The Culture Wars Come for the American Historical Association
On June 16, I received an email from the American Historical Association (AHA), of which I am a member, trumpeting its “firm opposition” to anti–critical race theory legislation nationwide. Amid our culture of near-omnipresent virtue signaling, wherein businesses and organizations rush to embrace the woke cause du jour, I could have been forgiven for paying this instance no mind.
It turned out to be worth a closer look. The message noted that the AHA had authored a statement, joined by the American Association of University Professors, the Association of American Colleges and Universities, and PEN America, bemoaning “Legislative Efforts to Restrict Education about Racism and American History.” It has since been co-signed by 130 organizations and counting, many of which represent institutions of higher education.
The statement is a tour de force in presenting both disingenuous arguments and fake narratives.

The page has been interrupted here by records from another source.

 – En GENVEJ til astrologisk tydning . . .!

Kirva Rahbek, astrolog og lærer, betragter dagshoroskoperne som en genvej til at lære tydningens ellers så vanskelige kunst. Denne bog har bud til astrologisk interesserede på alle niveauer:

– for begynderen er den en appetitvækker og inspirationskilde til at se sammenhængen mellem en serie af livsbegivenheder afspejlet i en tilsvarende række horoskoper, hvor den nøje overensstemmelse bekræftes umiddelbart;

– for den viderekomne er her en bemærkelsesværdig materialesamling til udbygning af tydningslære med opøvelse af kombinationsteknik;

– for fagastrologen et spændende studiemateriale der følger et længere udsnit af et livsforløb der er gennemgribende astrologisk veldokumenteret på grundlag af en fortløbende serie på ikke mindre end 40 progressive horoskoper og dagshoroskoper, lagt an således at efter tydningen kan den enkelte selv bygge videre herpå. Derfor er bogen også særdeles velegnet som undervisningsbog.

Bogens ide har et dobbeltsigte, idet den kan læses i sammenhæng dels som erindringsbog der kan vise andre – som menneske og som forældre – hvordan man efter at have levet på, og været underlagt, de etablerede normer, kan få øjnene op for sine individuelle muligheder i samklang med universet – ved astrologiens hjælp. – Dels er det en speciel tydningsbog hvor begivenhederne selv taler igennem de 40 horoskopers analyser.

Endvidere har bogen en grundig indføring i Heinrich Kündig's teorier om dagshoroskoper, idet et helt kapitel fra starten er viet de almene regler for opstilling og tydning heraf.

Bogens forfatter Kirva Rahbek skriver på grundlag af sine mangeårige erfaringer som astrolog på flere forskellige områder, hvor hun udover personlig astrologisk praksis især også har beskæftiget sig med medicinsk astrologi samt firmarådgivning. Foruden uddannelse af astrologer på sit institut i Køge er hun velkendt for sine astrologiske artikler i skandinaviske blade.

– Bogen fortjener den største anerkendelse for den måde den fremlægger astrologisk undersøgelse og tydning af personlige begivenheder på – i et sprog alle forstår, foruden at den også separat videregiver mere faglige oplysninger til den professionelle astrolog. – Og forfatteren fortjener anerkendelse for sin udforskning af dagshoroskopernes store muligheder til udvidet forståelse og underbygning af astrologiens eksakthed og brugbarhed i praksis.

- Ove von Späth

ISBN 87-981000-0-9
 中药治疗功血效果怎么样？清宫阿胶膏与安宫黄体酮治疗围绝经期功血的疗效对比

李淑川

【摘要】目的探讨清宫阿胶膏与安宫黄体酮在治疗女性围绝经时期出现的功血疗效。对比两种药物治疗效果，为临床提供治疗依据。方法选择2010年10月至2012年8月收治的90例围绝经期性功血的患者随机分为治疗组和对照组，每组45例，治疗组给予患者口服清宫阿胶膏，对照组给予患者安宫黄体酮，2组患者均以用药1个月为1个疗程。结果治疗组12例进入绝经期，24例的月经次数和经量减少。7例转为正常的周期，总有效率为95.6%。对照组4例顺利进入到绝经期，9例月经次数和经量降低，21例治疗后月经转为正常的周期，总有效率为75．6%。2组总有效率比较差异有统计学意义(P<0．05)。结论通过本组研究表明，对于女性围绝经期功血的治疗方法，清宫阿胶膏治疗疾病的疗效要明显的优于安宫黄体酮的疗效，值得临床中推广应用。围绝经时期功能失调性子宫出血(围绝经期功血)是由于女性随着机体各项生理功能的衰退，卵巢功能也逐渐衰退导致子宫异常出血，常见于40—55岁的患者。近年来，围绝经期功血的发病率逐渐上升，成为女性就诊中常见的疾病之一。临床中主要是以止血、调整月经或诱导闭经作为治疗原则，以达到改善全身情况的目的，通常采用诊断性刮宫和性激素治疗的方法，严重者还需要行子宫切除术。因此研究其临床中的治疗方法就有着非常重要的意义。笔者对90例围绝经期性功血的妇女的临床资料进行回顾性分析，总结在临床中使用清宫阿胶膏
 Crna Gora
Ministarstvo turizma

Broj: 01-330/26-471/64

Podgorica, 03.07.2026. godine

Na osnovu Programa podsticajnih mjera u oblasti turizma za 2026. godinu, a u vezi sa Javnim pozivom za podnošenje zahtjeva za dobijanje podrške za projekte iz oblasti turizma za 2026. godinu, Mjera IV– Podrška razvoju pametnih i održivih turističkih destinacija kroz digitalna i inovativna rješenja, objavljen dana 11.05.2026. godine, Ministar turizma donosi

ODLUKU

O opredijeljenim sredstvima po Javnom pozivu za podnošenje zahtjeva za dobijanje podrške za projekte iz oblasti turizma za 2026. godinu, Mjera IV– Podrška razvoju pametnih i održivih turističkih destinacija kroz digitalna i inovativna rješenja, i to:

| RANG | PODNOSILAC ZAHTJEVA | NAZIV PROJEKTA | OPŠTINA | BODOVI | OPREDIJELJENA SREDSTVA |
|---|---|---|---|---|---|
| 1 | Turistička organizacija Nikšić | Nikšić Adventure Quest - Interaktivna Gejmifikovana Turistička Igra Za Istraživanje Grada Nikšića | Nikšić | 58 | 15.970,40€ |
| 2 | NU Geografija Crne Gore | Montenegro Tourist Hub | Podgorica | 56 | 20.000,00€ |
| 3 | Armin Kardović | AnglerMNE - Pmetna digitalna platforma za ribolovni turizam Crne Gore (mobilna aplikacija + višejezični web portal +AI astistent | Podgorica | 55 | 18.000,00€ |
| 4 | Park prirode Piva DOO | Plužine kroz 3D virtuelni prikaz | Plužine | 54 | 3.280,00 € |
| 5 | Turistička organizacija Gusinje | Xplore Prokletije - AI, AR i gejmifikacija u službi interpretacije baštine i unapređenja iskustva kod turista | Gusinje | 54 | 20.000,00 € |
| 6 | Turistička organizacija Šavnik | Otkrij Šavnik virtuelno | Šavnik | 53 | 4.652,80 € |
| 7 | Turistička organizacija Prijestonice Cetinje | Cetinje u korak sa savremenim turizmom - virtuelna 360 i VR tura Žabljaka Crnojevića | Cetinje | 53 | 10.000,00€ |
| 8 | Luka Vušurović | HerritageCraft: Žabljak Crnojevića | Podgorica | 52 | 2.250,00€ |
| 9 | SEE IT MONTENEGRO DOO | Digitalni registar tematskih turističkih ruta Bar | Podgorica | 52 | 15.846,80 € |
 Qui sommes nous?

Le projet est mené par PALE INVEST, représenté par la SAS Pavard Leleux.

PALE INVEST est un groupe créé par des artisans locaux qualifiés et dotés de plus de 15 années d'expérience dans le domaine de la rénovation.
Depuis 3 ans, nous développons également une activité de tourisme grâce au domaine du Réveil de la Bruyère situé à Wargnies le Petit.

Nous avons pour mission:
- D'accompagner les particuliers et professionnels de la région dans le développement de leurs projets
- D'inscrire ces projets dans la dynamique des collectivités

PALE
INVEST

These bills, the statement reads, intend “to suppress teaching and learning about the role of racism in the history of the United States.” If that were the aim of the legislation, we all should share their outrage.
Yet state governments are not trying to expunge racism from history textbooks. Consider the bill that was recently proposed in Texas. At no point does it mandate that public schools drop the history of racism in America from their curricula. Any class on American history worth taking can and should cover the transatlantic slave trade, chattel slavery, and Jim Crow, as well as emancipation and the civil-rights movement. Slavery and racism are indelible sins of our country’s past. On that you’ll find universal agreement, within the AHA and any other educational organization.
The trouble is that the torrent of critical race theory being foisted on schoolchildren goes far beyond giving them proper history lessons. It indoctrinates them in the notion that invisible systems of racial oppression infuse all parts of American life whereby a nebulous group of those deemed white subjugates a nebulous group of those deemed nonwhite. Take it from a mother in Virginia who survived Maoist China: Critical race theory, she says, is “the American version of the Chinese Cultural Revolution.” Rather than conduct an empirical examination of inequality of outcome, critical race theory dishonestly attributes all racial disparities to racial discrimination.